One question I had was why a biopsy rather than removing the kidney? His comment was in part because there were tumors in the lungs, which means if it is RCC it is stage 4 and if it is lymphoma they treat that with chemo – so in either case, surgery is not the first choice of treatment.
I could tell he was not an oncologist, because he used the term chemo when talking about treatment that the oncologist would give. In all the reading I’ve done, it says that chemotherapy is not effective for kidney cancer (unless it is a rare sarcoma), but rather there are very effective immunotherapies and targeted therapies. These are often given via infusion, so people get them confused a lot – and it is often easier to just call everything chemotherapy – but they really aren’t the same thing so I really want for the doctors to be using the right terms.
The other thing I did today was to call the Community Care Access Center (CCAC). These same folks were an immense help when my dad was sick. Back then we wished we had called them sooner, so this time I was not going to wait. I had a great conversation with the intake team and they are sending a nurse over tomorrow to help assess mom’s pain levels and make recommendations to her primary care doctor for pain management. I think that when she is in less pain she will have a lot more energy. I remember just how draining pain can be!
I also asked how long it will take to get the biopsy results. The doctor said about 1 week. With the biopsy late on a Friday, we will probably end up with an oncology follow up the Monday a week later. I also asked what type of biopsy, and he said fine needle – seems like it is going to be CT guided. They will do some freezing but no anaesthesia.

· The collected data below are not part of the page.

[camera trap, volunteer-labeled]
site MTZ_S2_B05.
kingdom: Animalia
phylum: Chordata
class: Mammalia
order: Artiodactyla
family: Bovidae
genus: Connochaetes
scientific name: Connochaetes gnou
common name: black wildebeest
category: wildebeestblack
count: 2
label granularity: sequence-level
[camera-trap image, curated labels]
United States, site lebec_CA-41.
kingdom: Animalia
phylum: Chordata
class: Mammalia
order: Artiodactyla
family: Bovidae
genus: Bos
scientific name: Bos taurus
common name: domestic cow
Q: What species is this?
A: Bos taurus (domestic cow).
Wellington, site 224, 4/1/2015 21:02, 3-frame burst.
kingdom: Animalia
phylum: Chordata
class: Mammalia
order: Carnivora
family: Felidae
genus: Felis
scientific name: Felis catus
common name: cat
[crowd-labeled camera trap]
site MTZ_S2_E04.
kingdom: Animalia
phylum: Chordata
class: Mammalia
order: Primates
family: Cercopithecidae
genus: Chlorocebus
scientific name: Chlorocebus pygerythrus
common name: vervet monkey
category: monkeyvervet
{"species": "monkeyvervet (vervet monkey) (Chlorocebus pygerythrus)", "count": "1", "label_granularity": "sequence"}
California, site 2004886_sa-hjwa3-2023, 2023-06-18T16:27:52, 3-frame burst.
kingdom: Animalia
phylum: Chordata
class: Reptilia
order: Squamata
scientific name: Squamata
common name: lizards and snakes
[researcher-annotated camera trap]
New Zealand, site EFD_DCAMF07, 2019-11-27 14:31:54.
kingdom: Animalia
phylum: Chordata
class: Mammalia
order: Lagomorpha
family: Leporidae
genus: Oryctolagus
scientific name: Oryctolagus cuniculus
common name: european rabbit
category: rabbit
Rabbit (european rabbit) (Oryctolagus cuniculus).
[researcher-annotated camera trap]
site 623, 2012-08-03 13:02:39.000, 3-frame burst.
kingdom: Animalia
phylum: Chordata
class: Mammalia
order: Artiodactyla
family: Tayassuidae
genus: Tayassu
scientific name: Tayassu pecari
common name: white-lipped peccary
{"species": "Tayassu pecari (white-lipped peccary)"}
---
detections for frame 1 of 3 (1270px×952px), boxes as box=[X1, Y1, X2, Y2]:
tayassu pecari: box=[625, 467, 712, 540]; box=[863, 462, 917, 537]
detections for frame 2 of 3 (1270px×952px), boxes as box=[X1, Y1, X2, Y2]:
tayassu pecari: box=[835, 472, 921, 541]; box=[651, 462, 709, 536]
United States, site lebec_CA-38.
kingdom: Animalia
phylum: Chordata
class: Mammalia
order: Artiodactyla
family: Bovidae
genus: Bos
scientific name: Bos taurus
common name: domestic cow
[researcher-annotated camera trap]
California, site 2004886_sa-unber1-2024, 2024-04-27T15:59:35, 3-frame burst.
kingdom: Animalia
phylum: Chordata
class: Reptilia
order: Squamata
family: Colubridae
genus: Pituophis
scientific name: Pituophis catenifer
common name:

We will have an initial oncology appointment next Monday – but they won’t have the biopsy results that quickly. The initial appointment will be a chance to get a better sense of what we are dealing with and what the treatment options might be given the different options. If nothing else, it is a chance to meet with the oncologist and get a little more familiar with the oncology setting.
It feels like I’ve been here for weeks – and yet it has only been two days. I’m tired – but that is in part jet lag, but also partly just tired.